At this stage in the story, Ben does not yet fully understand The Importance of Open-Mindedness, although he shows more promise in this direction than his four friends do. His determination to continue on with his quest even after his companions abandoned him shows that he seeks change, knowledge, and growth. At this stage, though, Ben becomes easily fixated on his own goals and is prone to miss the larger picture. He is furious at his friends when they deviate from the pact—he is unable to empathize with their reasons for doing so. Later, when he and Nathaniel encounter the fisherbear, he cannot even entertain the possibility that the creature might help rather than hinder their quest. In this regard, Ben lacks the flexibility Nathaniel shows, and Ben does not want to stop to talk to the bear or give the bear a ride on his bike. Though he is very rigid in his outlook at this point, as the story progresses, Ben will learn about Balancing Perseverance and Flexibility.
Ben and Nathaniel’s encounter with the fisherbear highlights the theme of Cultivating Positivity and a Sense of Wonder. The fisherbear is a mentor figure, and the boys meet him almost immediately after they cross Toad Canyon Bridge—their parents have told the boys to never cross the bridge, and they have never been past it before. The fisherbear is a wise guide who helps them navigate this unknown territory. Ben’s lack of flexibility shows when he scoffs at the fisherbear’s explanation of his own cultural traditions regarding the autumn equinox. Despite knowing the song that explains the connection between the lanterns and the fish, Ben thinks of the lanterns strictly as lanterns, and he cannot entertain the idea that they could also, somehow, be fish. In contrast, Nathaniel is so open to the strange and miraculous that he immediately accepts the fisherbear and his story. Nathaniel’s decision will set the most exciting and rewarding parts of the adventure into motion.

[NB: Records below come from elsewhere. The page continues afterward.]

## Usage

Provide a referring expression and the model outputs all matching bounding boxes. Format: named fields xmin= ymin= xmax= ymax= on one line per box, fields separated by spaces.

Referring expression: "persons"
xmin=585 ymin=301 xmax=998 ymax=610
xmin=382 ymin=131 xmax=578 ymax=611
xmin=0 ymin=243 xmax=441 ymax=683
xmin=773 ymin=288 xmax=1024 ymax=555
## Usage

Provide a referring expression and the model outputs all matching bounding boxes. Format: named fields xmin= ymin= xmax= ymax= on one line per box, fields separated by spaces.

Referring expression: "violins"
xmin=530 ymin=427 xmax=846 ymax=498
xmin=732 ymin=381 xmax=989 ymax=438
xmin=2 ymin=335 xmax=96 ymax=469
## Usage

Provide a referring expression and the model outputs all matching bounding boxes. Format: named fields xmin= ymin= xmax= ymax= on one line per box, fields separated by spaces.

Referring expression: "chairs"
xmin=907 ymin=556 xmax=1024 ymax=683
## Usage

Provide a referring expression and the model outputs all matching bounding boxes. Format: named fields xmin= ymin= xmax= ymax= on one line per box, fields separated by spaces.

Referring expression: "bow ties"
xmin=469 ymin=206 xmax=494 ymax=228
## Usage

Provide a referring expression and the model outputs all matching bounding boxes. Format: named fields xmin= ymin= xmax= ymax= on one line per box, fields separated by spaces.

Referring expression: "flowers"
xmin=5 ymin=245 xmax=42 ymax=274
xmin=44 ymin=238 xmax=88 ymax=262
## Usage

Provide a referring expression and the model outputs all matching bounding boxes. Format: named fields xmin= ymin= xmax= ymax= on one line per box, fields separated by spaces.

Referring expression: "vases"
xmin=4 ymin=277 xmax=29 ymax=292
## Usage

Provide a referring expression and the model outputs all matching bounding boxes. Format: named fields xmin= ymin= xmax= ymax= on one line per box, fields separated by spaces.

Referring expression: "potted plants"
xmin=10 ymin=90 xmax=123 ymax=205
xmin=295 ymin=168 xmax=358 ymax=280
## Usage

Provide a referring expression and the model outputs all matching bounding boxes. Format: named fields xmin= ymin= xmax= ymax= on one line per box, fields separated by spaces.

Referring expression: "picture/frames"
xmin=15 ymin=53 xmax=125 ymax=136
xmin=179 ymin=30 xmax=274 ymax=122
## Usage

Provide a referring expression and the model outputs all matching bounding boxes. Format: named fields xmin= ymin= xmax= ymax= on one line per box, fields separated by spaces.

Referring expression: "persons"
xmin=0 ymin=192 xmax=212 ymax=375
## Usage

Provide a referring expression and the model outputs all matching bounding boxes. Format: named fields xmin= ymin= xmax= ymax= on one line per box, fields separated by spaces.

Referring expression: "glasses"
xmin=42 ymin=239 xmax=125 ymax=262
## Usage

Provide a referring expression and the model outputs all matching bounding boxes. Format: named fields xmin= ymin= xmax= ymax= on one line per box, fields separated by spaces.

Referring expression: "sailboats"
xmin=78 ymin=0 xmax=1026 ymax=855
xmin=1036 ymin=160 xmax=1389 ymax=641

In addition to the fisherbear, the land the boys have crossed into holds other mysteries and wonders. There is a mysterious creature with lantern-like eyes under this bridge, and it oversees their entry into this world, though the two boys don’t see it. Its strange and unidentifiable nature foreshadows the surreal, dreamlike character of the rest of their journey. The style of the book’s art also hints at the wondrous nature of their upcoming journey. The watercolor effect of the artwork lends the pages a dream-like quality. The serene yet mysterious deep blues of the story’s nighttime world mark it as a different kind of space from the ordinary world the boys have left behind.